▼
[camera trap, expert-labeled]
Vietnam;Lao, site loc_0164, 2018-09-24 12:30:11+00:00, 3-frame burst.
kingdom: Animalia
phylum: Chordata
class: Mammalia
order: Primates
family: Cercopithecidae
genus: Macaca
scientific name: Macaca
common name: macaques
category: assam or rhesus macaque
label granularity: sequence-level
▲
__What needs to be done__. Copy every record above verbatim and in full.

__Problem solution__.
[camera trap, expert-labeled]
Vietnam;Lao, site loc_0164, 2018-09-24 12:30:11+00:00, 3-frame burst.
kingdom: Animalia
phylum: Chordata
class: Mammalia
order: Primates
family: Cercopithecidae
genus: Macaca
scientific name: Macaca
common name: macaques
category: assam or rhesus macaque
label granularity: sequence-level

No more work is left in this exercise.